• _Aim of the task_: Please carry the Pinnacle West annual meeting remarks forward from their final sentence, keeping the same speaker and tone.

It is a bright future, and one we’re very excited to power.

This last year has been an excellent one for Pinnacle West. Since our last annual meeting we’ve been able to resolve many of the outstanding regulatory issues that have challenged our company over the last four years, while our daily operations have continued to perform above industry standards. We’ve met record customer growth. Our customer service ranks among the best in the industry and our safety performance last year set a new record for our company.

Our company has prospered through one of the most difficult times in our industry’s history, and is poised for continued success in the future.

It’s a future we’re excited to embrace. Instead of arguing over modifications to historical regulatory orders dealing with such issues as market structure, pricing incentives for competition, codes of conduct, and reopened but unresolved responsibilities as significant as resource acquisition and obligation to serve, we can now look to the future with our full force and attention focused on tomorrow.

Now that doesn’t mean we’re not going to perform every day. We have and we will. It also doesn’t mean that these historical issues did not contain a future component. They certainly did. In fact, it’s their future component that gives us the foundation today to tackle tomorrow. That’s why it was so important that the effort of the last four years be successful in establishing a regulatory and operating platform that would give us the opportunity to produce excellent long-term results for our customers and our investors.

It hasn’t been easy. And to some, these issues seem like old news. But it was only seven weeks ago that we received one of the most significant regulatory decisions in our history, resolving most of these important issues.

Our industry has been through an economic roller coaster. We’ve seen a regulatory restructuring in which stranded investment, new market entrants and pricing headroom to encourage competition has received more public attention than industry fundamentals. We were plunged into poorly designed and malfunctioning power markets, with a boom and bust in power prices made more volatile by the California deregulation debacle.

In Arizona, our company stayed the course. From the beginning we refused to sell our power plants. Although we saw the possibility of new competitive markets and modified our strategy accordingly, we maintained our flexibility. For those of you who attended our annual meetings in the late 90s and early 2000s, you’ll remember flexibility and agility as mainstays of our plan. Fortunately, we incorporated enough of these qualities in our plan to handle the shift we experienced – going from regulation to deregulation and then back to re-regulation.

When APS could not build new power plants because of the Arizona competition rules, we questioned the ability of the market to meet the needs of our rapid growth, so we built new plants for our Arizona customers through our unregulated subsidiary. We were right. Without those plants, we and Arizona would have seen very difficult days – as bad as those experienced in California.

We kept the lights on during the California energy crisis when nearly everyone around us experienced rolling outages. While other utilities had to dramatically raise prices in the aftermath of that crisis, we continued to give customers an unprecedented series of price decreases.

Through it all, our employees responded to challenges with a firm handle on strategy but an agile response to rapid shifts in the economy, markets and regulation. After Arizona regulators reversed course on deregulation at the end of 2002, we had many uncertainties to resolve. Turning on a dime is not simple, and our days as a small company had long since passed.

We maintained our customer and investor focus. In 2003, we filed our first major rate case in more than a decade as the final step in the four-year regulatory process to build a stable regulatory platform.

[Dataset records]
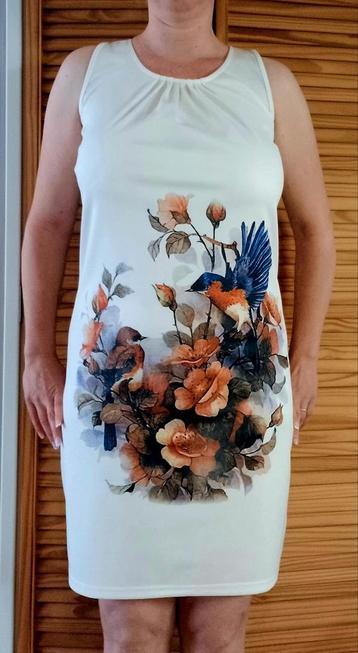 smashed lemon jurk met prachtige vogel print beschikbaar voor biedingen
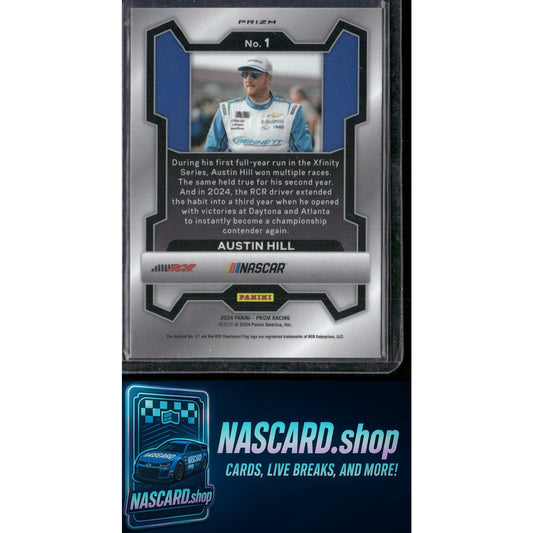 2024 Panini Prizm #1 Austin Hill White Sparkle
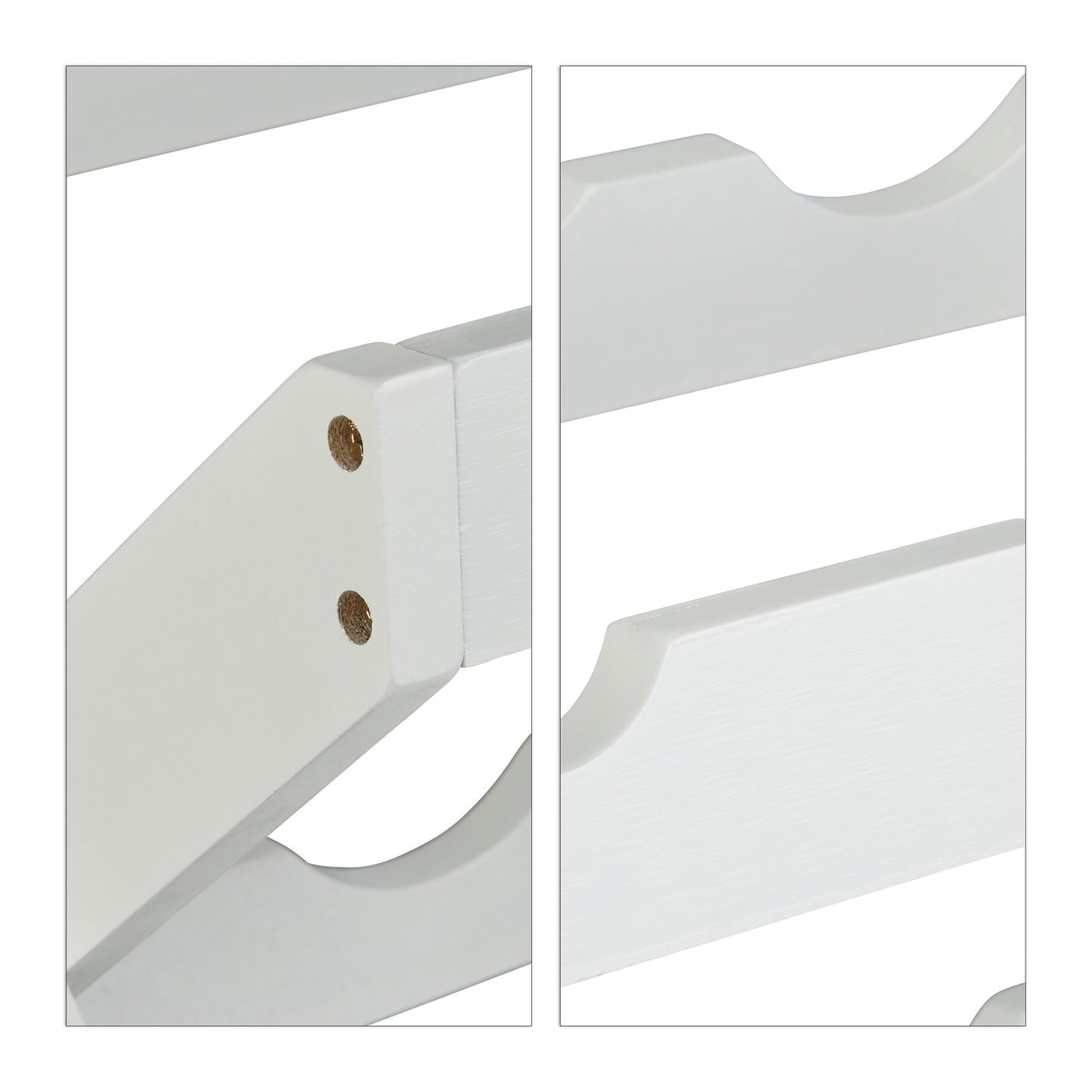 Wine rack bamboo white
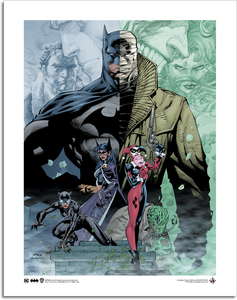 [Batman: Art print: Complete Hush By Jim Lee (Product Image)]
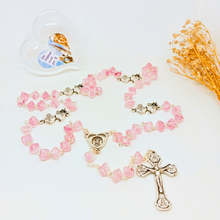 Cargar imagen en el visor de la galería, Heart of Jesus and Mary Rosary [Pink]
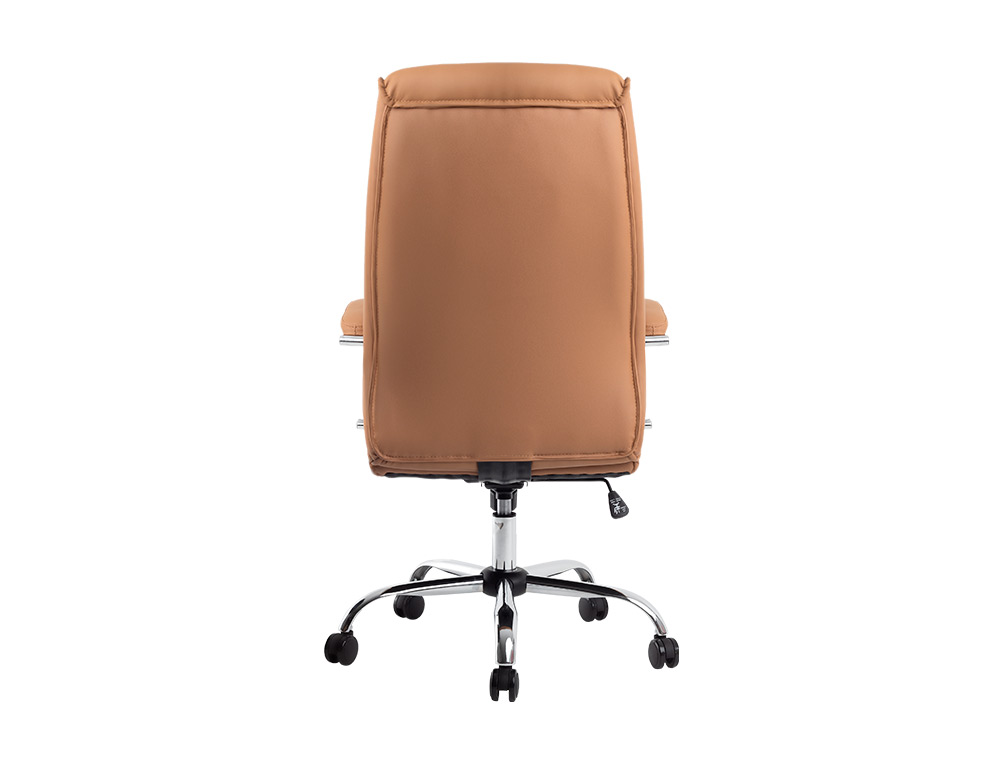 SILLA Q-CONNECT DIRECCION MODE NA SIMIL PIEL BASE METALICA ALT MAX 1220 ANC 510 PROF 490 MM RUEDAS PREMIUM COLOR CREMA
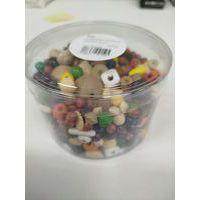 Boîte 220 g perles bois, formes et couleurs assorties - Image 3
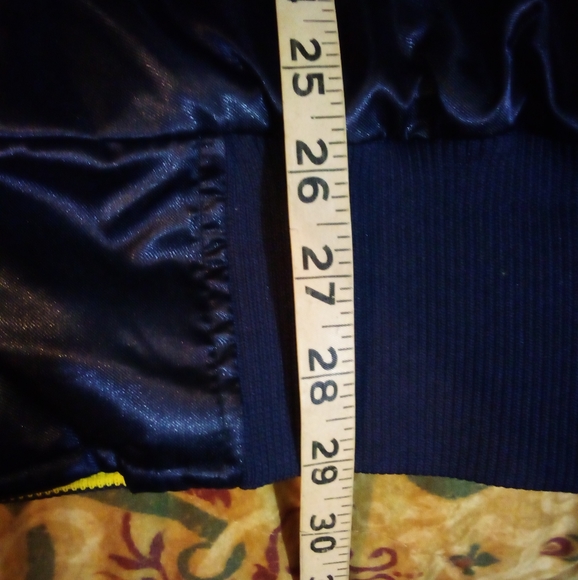 America Soccer Football Reverseable Satin Varsity Team Jacket Coat Men's L Blue - Picture 13 of 15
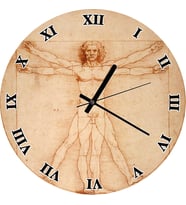 Cakatablo Leonardo da Vinci Vitruvius Adamı Duvar Saati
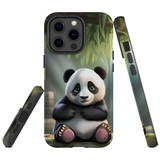 For iPhone 14 Plus Tough Protective Case, Happy Panda | Protective Covers | iCoverLover Australia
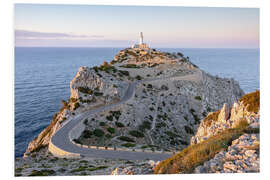 Foam board print Evening sun at Far de Formentor in Mallorca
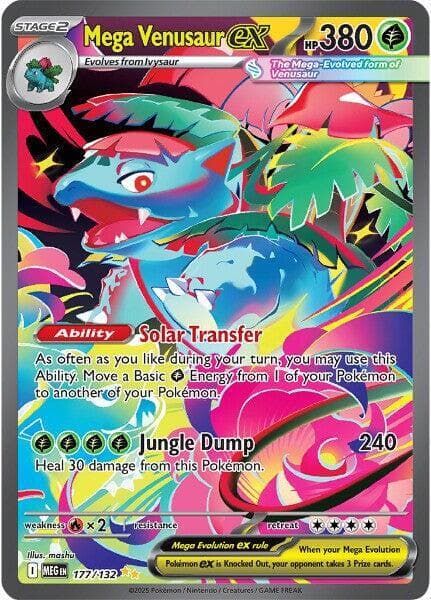 Mega Venusaur ex 177 132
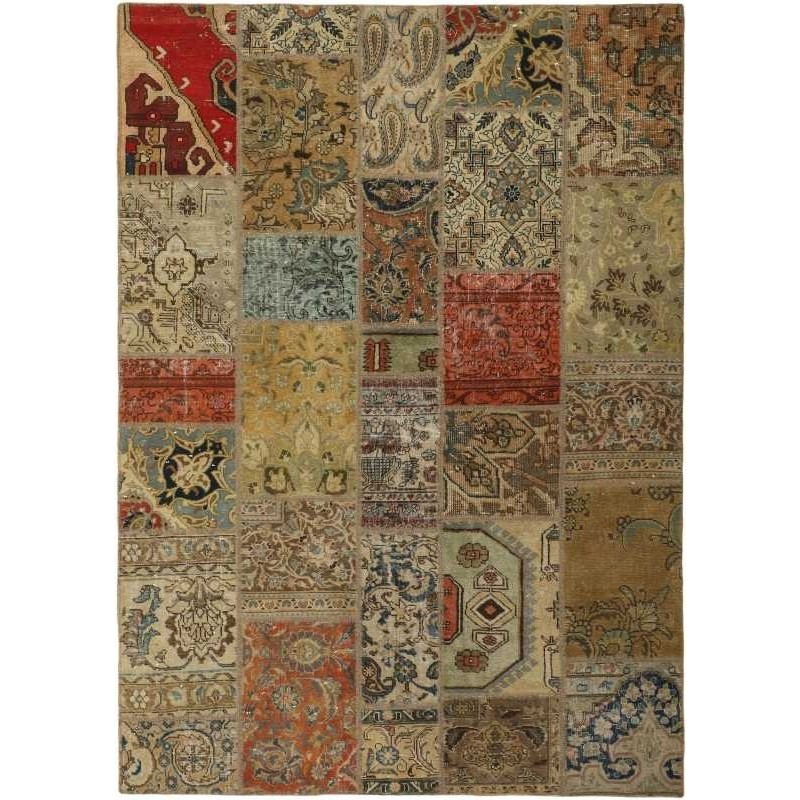 tappeto persia vintage patchwork cm 166x230 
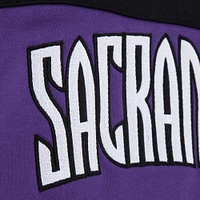 Sweat à capuche violet pour homme Mitchell & Ness Sacramento Kings Hardwood Classics Nights Head Coach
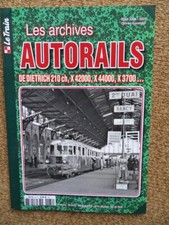 642-LE Train archives autorails 84 De Dietrich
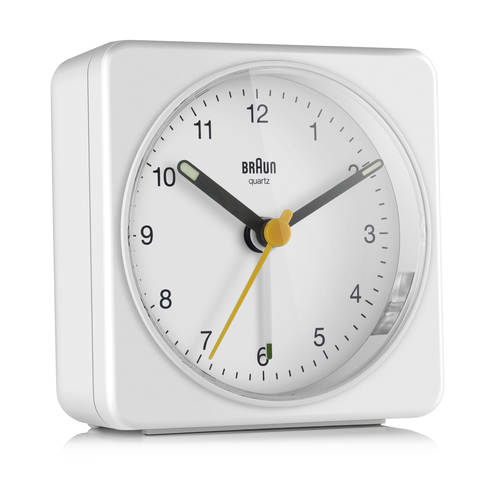 Braun Classic Analogue Alarm Clock in White White - image 1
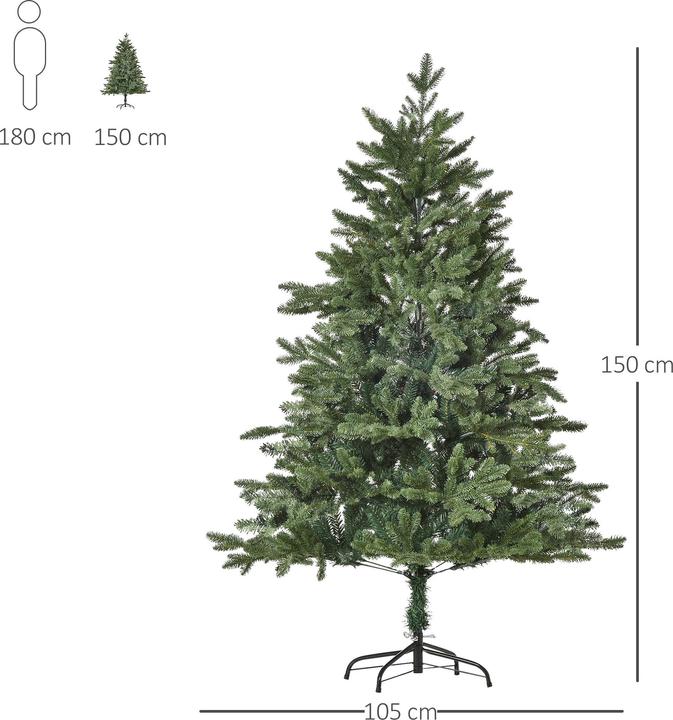 Actual product image Homcom Christmas tree (150 cm)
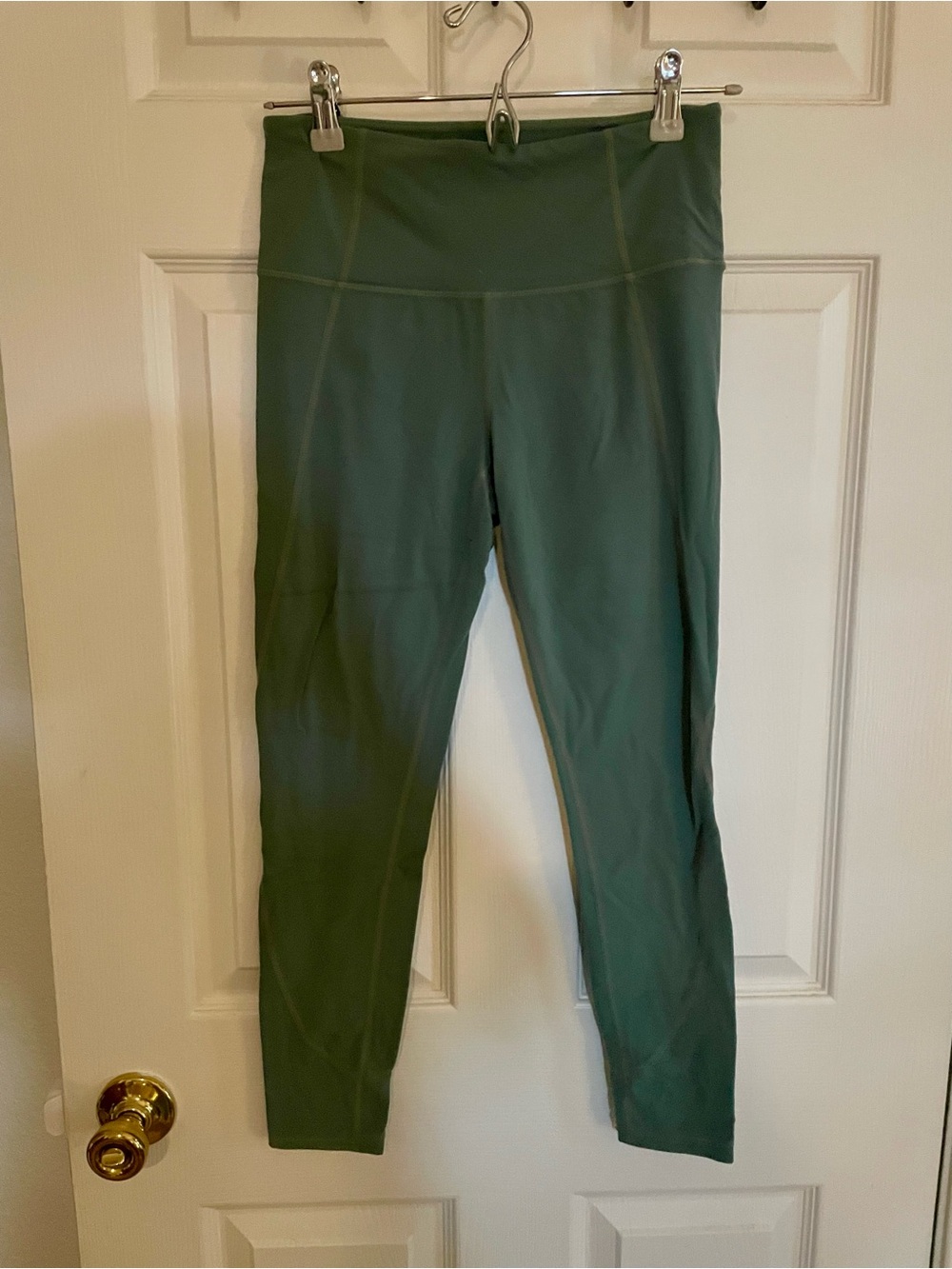 Athleta Salutation High-Waist Forest Green Leggings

• _Result of this task_:
As you know, the ACC recently approved the settlement which evolved from our filed case. Our people did an excellent job in completing this long process successfully and I’m very proud of our accomplishments. But as with any successful business, we look to the past only as a way of getting a grip on the future – a future we see as very bright and full of opportunities.

Today, I’d like to give you a sense of our perspective on the future in four crucial areas – growth, excellence in operations, expanding our regulatory relationships and producing strong financial returns for our investors.

Growth
We are a company focused on growth. Clearly, and not too subtly, that was the theme of this year’s annual report.

Managing growth will remain among our top priorities. The reality is, we are growing at a relentless pace, giving us the opportunity to grow our company without merger or acquisition. We are uniquely positioned to grow internally if we manage our costs wisely and remain focused on our core business.

Since we began this annual meeting some thirty minutes ago, APS has connected another ten customers to our system. Think about that. That’s the equivalent of 20 new homes, or a new street every working hour.

Over the last decade we’ve added more than 300,000 new customers and improved service. Since 1996, with growth booming, we reduced our customers’ outage frequency by one third, and outage duration dropped by 44 percent. Other, more subjective measures like customer perception also showed steady improvement. In the latest J.D. Power survey we again ranked first in overall customer satisfaction among investor-owned utilities in the West and in the top 10 percent nationwide.

Our company recognizes the inherent challenges of growth, but our view emphasizes benefits for customers, shareholders and for the Arizona economy and environment. In short, growth is a good thing, and we will continue to turn it into customer and investor value.

Excellence in Operations
We can manage growth and make improvements in customer satisfaction because we know how to run our business. In 2004, we continued to excel in all facets of our operations.

Last year, Palo Verde Nuclear Generating Station was the top producing power station in the country for the 13th consecutive year. Outstanding performance has become a tradition at Palo Verde, where the ten-year average capacity factor exceeded the national average by five percentage points, and over the last three years the production cost was 27 percent below the national average for nuclear units. Higher capacity factors and lower costs – that’s a powerful combination that saves money for customers and provides positive earnings.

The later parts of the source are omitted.